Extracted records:
[Start of section]

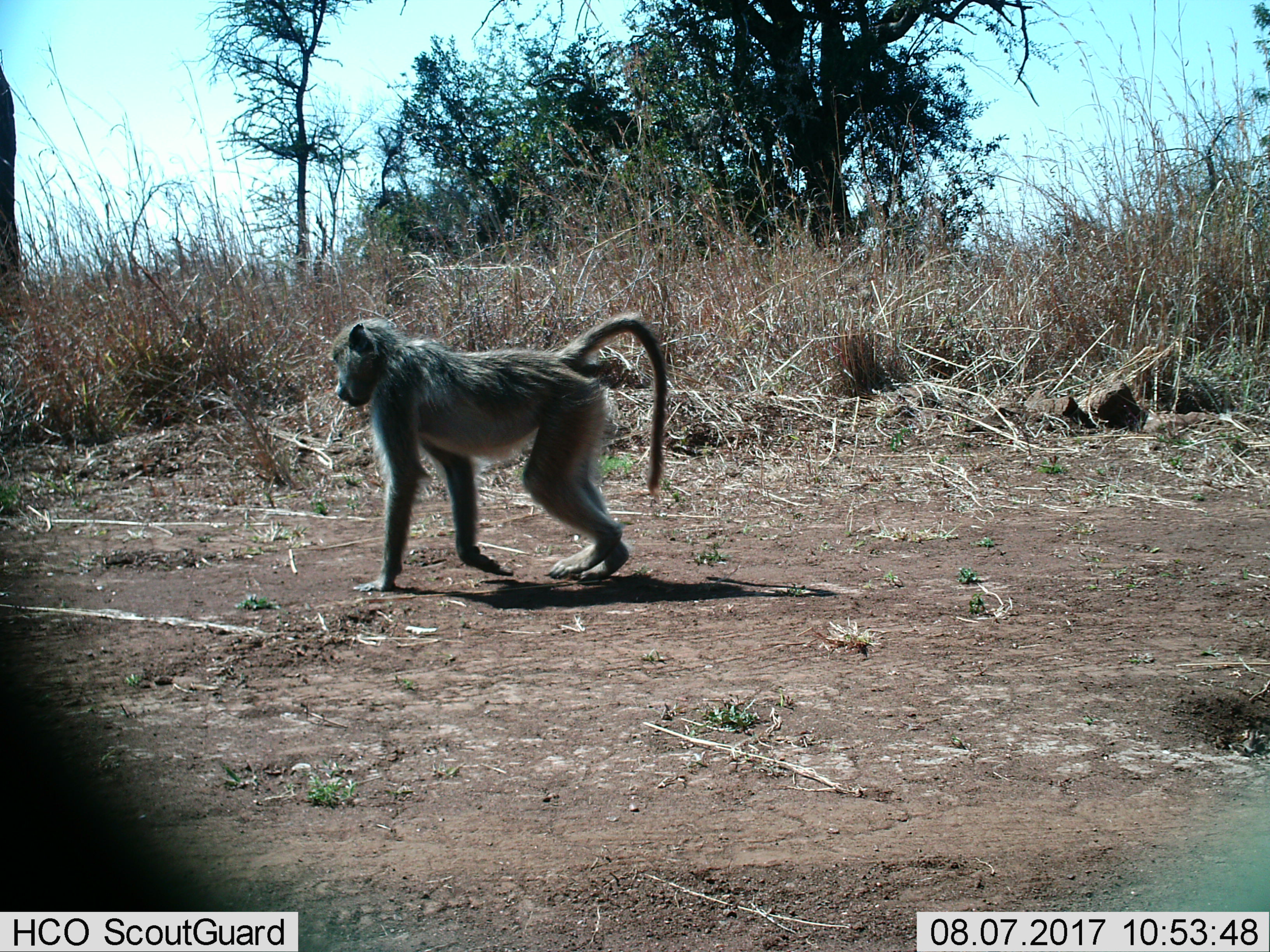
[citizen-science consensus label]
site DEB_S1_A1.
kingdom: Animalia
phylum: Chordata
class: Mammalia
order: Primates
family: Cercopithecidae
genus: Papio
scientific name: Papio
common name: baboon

[End of section]

[Work instruction] Reproduce the data in full. Do not carry over any picture.

[Solution to the exercise]
[citizen-science consensus label]
site DEB_S1_A1.
kingdom: Animalia
phylum: Chordata
class: Mammalia
order: Primates
family: Cercopithecidae
genus: Papio
scientific name: Papio
common name: baboon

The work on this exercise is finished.